-Bölüm 3-

478 184 147
                                    

Multimedia: Aurora-Runaway


Minik bir kız çocuğu duruyordu karşımda, kumların üzerine oturmuş avuç içlerini kuma sürtüyordu. Hoşuna gidiyor olacaktı ki her seferinde bir kıkırtı dökülüyordu gül pembesi dudaklarından. Minik kız o kadar kaptırmıştı ki kendini, çevresinde olup biteni farkına varamadı.

Sonra aniden bir ses duyuldu, kulakları sağır edercesine bir ses. Sesin nereden geldiğini anlamaya çalışıyordum ama hiç kimse yoktu. Bakışlarımı kıza çevirdim. Küçük kızın üzeri kan lekeleri ile kaplanmıştı kan öyle hızlı yayılıyordu ki ne ara tüm bedeni kan içinde kaldı, anlayamadım. Koşmak istiyordum, yapamıyordum. Bağırıyordum, sesim çıkmıyordu. Kız ağlamaya başlamıştı öyle çok ağlıyordu ki kulaklarımı kapatmak zorunda kalmıştım. Biri sesleniyordu. Kim sesleniyordu?

''Ahu!''

Nefes nefese doğruldum. Nerede olduğumu algılamaya çalışıyordum, odamdaydım ve kabus görmüştüm. Elimi alnıma yaslayarak gözlerimi kapattım nefesimi düzene sokmaya çalıştım bir süre. Tüm bedenim ter içinde kalmıştı. Komodine uzanıp telefonu elime aldım. Kilidi açıp saate baktım, saat 07.38 idi. Bu saatten sonra uyuyamazdım artık.

Ayaklarımı yataktan sarkıttım. Çıplak ayaklarım soğuk zemine değdiğinde içim ürpermişti. Banyoma ilerledim, sıcak bir duş alıp gördüğüm kötü rüyanın etkisinden kurtulsam iyi olacaktı. Durduk yere neden böyle bir rüya görmüştüm bilmiyordum, çok gerçekçiydi. Daha önce buna benzer bir film izleyip izlemediğimi zihnimde yokladım fakat benzer hiçbir şey hatırlamıyordum. Bilinçaltım beni şaşırtıyordu.

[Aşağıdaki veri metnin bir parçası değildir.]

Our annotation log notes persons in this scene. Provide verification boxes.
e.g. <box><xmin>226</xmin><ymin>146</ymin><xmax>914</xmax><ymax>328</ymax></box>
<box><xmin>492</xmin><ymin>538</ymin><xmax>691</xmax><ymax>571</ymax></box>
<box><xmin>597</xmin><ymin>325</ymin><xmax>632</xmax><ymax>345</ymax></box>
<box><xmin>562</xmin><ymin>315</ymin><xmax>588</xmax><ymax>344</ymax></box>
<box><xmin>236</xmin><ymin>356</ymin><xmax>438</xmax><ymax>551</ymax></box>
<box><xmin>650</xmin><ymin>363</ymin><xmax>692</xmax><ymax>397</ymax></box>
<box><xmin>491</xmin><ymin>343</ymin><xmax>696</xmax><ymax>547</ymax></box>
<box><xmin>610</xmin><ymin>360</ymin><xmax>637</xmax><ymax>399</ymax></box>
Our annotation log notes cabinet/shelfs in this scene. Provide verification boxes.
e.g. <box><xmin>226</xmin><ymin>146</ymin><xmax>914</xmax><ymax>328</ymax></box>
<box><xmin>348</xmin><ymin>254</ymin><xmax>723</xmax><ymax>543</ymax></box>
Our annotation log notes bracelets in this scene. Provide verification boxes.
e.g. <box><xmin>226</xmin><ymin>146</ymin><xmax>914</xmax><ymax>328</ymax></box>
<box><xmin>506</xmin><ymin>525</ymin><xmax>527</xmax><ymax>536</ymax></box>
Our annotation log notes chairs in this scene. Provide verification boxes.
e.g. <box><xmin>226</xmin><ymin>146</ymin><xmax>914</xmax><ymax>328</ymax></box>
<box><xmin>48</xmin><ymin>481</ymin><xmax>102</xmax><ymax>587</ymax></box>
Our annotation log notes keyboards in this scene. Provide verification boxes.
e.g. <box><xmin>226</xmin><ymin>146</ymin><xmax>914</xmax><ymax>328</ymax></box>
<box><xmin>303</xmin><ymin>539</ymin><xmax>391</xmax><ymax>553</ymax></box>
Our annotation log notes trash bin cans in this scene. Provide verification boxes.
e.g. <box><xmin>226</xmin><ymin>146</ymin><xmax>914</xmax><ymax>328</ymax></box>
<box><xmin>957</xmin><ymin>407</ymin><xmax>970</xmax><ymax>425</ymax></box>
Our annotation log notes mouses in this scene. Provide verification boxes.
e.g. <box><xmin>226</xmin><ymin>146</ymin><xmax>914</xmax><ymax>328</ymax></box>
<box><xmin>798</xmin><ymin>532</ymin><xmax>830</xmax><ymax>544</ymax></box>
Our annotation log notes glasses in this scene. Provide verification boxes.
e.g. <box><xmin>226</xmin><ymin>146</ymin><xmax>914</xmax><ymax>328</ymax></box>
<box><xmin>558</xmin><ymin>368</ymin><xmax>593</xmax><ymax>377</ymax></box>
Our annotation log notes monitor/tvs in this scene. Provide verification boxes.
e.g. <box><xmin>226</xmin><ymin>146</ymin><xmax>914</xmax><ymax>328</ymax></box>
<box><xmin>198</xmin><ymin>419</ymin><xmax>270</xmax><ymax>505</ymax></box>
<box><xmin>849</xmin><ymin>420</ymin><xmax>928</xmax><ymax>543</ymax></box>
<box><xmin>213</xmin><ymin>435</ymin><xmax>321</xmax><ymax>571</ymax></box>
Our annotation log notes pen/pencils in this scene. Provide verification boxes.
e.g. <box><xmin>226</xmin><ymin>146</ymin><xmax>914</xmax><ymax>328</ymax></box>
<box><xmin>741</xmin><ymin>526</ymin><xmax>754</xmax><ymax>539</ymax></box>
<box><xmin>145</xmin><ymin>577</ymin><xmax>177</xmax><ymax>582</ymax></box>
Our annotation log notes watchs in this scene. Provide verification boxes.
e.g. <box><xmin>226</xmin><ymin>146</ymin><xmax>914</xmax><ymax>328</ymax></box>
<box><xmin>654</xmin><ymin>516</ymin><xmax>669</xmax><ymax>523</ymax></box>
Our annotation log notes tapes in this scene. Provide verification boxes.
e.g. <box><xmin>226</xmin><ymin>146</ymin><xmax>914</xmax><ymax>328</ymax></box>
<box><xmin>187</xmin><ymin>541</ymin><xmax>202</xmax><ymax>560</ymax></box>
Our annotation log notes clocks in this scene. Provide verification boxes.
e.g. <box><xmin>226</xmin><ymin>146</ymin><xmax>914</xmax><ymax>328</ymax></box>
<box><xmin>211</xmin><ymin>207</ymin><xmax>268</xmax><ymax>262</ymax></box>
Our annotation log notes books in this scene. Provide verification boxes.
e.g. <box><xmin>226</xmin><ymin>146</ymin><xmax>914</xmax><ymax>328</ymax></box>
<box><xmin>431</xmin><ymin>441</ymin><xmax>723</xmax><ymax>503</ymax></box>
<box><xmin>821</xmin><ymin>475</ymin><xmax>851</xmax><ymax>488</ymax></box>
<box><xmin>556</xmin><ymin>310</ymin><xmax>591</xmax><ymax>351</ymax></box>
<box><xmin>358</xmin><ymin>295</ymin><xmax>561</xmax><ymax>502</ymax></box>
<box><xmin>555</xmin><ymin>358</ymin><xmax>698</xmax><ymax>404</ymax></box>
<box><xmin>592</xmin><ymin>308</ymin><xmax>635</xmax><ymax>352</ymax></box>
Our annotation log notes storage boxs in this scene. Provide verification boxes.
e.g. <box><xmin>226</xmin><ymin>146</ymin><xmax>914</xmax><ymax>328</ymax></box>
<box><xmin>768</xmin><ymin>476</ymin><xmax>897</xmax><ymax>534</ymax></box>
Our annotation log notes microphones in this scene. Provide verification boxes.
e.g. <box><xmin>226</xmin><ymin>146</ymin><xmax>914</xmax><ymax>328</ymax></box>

Üzerimi çıkartıp kabinin içine girip kapaklarını kapattım. Tüm kaslarım gerilmişti, sıcak suyu açarak bedenimin gevşemesine izin verdim. Su tüm sıkıntımı beraberinde götürüyordu sanki.

İşim bittiğinde mor bornozumu giyerek çıktım banyodan saçıma da beyaz bir havlu dolamıştım. Telefonumun zil sesi odayı doldurduğunda komodinin yanına yürüyüp telefonu elime aldım. Arayan Asya'ydı. Cevaplayarak telefonu kulağıma yasladım.

''Alo, efendim Asya.''

Mutfaktaydı sanırım. Arkadan tabak, çatal sesleri geliyordu.

'' Seni kahvaltıya bekliyorum, itiraz istemem. Merak etme abim yarım saat önce çıktı. Okula gitti.''

Barın'ın hangi bölümde okuduğunu merak etsem de merakıma yenik düşmeyecektim. Beni ilgilendirmezdi onun hangi bölümde olduğu ama el sanatları okuyabilirdi. Kendini yontabilirdi böylece, odun. Barın orada yoksa kahvaltıya gitmemde hiçbir sakınca yoktu bence. Bugün okula da gitmeyecektim tüm gün evde oturmaktan iyiydi. Başka da arkadaşım olmadığını düşünürsek en iyi seçeneğim bu gibi görünüyordu.

''Anladım. Tamam hazırlanıp geliyorum.''

''Bekliyorum, canım.''

Öpücük atarak telefonu kapattı. Kulaklarımı çınlatmıştı, telefonu hızla kulağımdan uzaklaştırıp gülerek kapattım. Saçlarımı kurutup mavi kot pantolonumu üzerine de beyaz kazağımı giydim. Saçlarımı da tepeden bir at kuyruğu yaparak toplamıştım. Telefonumu da kotumun arka cebine koyarak aşağıya indim. Babam çoktan çıkmış olmalıydı annem de uyuyordu. Sessiz olmaya özen göstererek kapıya doğru ilerledim askılıktan ceketimi alarak ayakkabılarımı da giyip evden çıktım.

5 dakika içinde varmıştım evlerinin önüne. Evlerimizin bu kadar yakın olması büyük bir artıydı Barın aklıma gelince yüzümü buruşturdum, eksi de olabilirdi. Zile basıp beklemeye başladım. Bu sırada anneme Asya ile olduğuma dair bir mesaj yazıp yolladım. Kapının açılmasıyla bakışlarımı telefondan kaldırdım.